By estimating the pooled injury risk of injuries in children with disabilities, this study highlights the need for interventions. A number of recent systematic reviews (Kendrick et al. 2013a; Kendrick et al. 2013b; Pearson et al. 2012) and reports (WHO, UNICEF 2008; UNICEF 2009) have described child injury prevention strategies. The 2008 World Report on Child Injury Prevention has chapters based on different external causes of injury and possible interventions for use in both high and low resource settings (WHO, UNICEF 2008). Similarly, Kendrick et al. reported on effective parenting interventions (Kendrick et al. 2013a) and home safety interventions (Kendrick et al. 2013b) in two recent systematic reviews. A 2012 systematic review of educational programs aimed at preventing unintentional injury during outdoor play reported mixed results (Pearson et al. 2012). While children with higher risks of injury were considered in these systematic reviews of interventions, children with disabilities were not one of the higher risk groups considered. Sherrard et al. reported on a small number of studies which evaluated injury prevention among both adults and children with cognitive disabilities (Sherrard et al. 2004). Despite the recognition in the disability community of the need for interventional studies (WHO et al. 2011; Xiang et al. 2014; Yung et al. 2014), by and large, rigorous evaluation studies of injury prevention interventions in children with disabilities could not be found in the literature. Some researchers have recommended using national injury surveillance systems to identify those risk factors which might be specific to children with disabilities (Gaebler-Spira and Thornton 2002).

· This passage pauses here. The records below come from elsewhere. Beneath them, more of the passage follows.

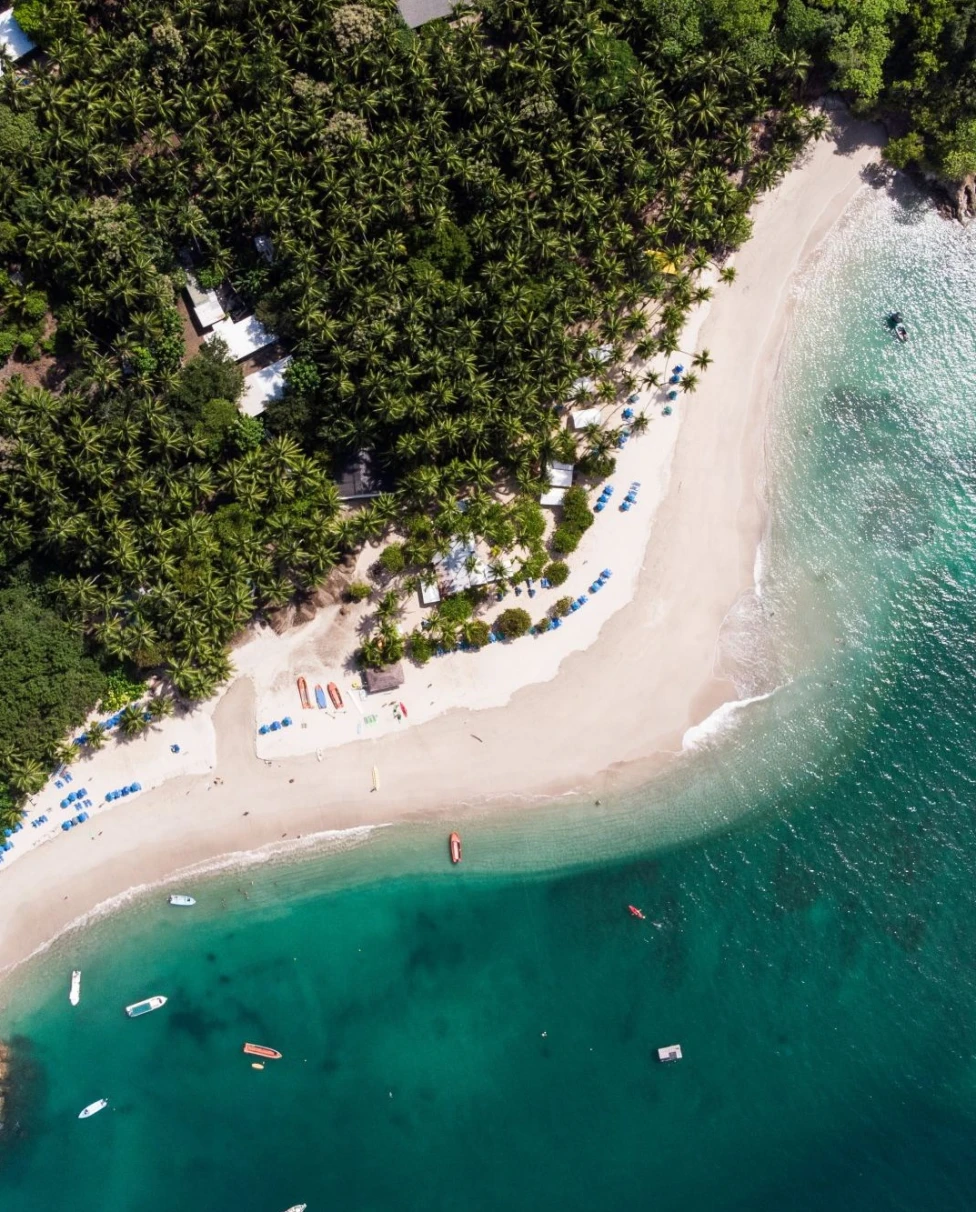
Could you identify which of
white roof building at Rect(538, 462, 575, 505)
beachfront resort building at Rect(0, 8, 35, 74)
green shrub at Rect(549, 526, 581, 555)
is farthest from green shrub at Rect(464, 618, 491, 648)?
beachfront resort building at Rect(0, 8, 35, 74)

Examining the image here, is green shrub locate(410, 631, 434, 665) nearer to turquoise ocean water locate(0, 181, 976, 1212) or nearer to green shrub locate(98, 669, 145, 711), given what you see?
turquoise ocean water locate(0, 181, 976, 1212)

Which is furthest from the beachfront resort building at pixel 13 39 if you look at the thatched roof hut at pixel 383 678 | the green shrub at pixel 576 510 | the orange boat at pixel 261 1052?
the orange boat at pixel 261 1052

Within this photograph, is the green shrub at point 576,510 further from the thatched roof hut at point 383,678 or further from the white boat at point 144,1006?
the white boat at point 144,1006

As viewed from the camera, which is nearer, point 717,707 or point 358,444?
point 358,444

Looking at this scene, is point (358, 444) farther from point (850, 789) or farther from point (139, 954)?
point (850, 789)

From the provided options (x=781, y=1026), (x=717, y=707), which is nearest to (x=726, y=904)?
(x=781, y=1026)

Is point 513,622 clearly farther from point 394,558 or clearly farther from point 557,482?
point 557,482

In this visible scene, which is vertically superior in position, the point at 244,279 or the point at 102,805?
the point at 244,279
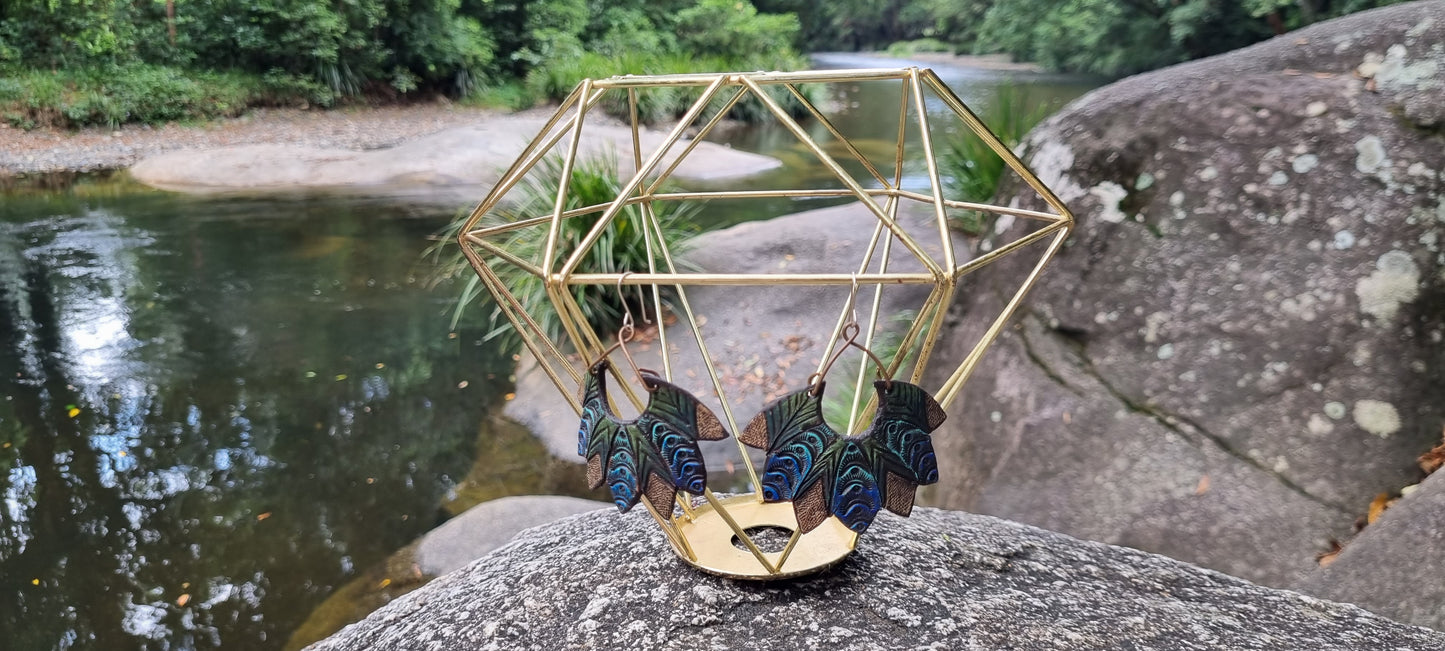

Currently, it is not clear if different prevention strategies are needed for children with disabilities. Specific interventions for children with disabilities might potentially include actions to provide assistive devices and modify inaccessible or hazardous environments (passive interventions). In the former category would be appropriate wheelchairs and other mobility devices, as well as tools to enhance ability to reach. In the latter category would be provision of curb cuts and safe road crossings and barrier removal in the home. UNICEF’s 2013 State of the World’s Children report focused on enhancing societal participation of children with disabilities and calls for universal design in “all children’s environments—early childhood centers, schools, health facilities, public transport, playgrounds, and so on” (UNICEF 2013). Environmental factors, including stairs, curbs, and rough terrain, were identified as injury trigger factors in a study of pediatric mobility aid-related injuries (Barnard et al. 2010). Reducing the use of institutionalization, increasing support for families and involving children with disabilities indecision making are also addressed in the UNICEF report (UNICEF 2013). Future studies considering intervention effectiveness should include children with disabilities. As well, future research should be geared toward enhancing social participation and improving the safety of children’s environments, as opposed to restricting activities. The goal is to improve the quality of life for children with disabilities, and at stake is the principal of equity (UNICEF 2013).

Conclusions

Our systematic review and meta-analysis showed that children with disabilities had a greater risk of unintentional injuries, especially children with physical disabilities. Teens were at a greater risk than younger children with disabilities. Future research on injuries in children with disabilities should focus on passive interventions (Simpson and Nicholls 2012) to prevent both intentional and unintentional injuries. More high-quality intervention and evaluation research is needed so that parents, teachers, healthcare, and other social service providers can choose evidence-based interventions to reduce injury risk in children with disabilities.